Go through the material below and count the lines with the string "genus"; the number is the whole answer.
☆ ☆ ☆
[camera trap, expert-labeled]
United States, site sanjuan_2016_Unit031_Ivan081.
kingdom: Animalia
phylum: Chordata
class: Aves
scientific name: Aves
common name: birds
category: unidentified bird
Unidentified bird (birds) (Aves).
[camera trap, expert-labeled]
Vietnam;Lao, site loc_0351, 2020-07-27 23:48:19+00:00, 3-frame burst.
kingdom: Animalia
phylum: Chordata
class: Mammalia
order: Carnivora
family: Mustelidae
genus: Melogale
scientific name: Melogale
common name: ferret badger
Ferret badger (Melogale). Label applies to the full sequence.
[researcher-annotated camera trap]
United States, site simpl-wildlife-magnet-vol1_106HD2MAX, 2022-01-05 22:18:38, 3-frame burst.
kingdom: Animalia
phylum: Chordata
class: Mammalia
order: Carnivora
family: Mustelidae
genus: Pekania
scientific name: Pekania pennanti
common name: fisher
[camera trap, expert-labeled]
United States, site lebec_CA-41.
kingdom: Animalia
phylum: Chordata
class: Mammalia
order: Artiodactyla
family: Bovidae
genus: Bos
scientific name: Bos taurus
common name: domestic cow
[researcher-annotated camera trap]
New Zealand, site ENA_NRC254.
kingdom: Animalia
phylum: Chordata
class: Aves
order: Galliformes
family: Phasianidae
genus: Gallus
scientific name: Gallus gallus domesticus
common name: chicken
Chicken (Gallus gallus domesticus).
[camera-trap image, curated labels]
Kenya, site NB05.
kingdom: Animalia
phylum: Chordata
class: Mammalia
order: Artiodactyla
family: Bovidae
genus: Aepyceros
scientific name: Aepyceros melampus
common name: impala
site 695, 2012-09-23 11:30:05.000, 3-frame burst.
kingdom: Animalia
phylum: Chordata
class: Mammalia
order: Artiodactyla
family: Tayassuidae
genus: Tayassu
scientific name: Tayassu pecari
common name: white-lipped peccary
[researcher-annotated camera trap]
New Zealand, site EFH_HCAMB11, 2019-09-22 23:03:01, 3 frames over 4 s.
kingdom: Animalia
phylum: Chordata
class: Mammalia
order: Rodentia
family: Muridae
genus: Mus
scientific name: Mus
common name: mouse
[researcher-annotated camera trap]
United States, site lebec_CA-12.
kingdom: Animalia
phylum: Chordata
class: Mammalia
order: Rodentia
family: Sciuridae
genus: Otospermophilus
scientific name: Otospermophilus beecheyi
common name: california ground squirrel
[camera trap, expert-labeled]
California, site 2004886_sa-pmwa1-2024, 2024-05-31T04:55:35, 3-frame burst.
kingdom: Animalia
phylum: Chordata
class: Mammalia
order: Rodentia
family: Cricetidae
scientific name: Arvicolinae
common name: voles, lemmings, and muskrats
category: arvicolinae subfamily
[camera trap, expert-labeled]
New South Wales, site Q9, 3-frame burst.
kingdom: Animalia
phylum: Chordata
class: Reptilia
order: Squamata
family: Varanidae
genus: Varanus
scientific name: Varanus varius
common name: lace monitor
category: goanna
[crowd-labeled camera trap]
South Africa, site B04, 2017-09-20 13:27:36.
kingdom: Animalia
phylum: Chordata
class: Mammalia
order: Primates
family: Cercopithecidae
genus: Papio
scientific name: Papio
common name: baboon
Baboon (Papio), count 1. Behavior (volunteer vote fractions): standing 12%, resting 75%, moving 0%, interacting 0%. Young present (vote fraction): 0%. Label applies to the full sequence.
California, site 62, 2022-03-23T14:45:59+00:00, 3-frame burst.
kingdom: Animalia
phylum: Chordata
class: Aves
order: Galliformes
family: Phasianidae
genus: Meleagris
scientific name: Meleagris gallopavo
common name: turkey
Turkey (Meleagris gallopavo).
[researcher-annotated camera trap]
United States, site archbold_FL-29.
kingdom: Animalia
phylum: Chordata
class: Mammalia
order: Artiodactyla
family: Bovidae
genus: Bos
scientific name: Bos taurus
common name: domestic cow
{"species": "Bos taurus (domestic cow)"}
☆ ☆ ☆
◆ **YOUR SOLUTION**: 12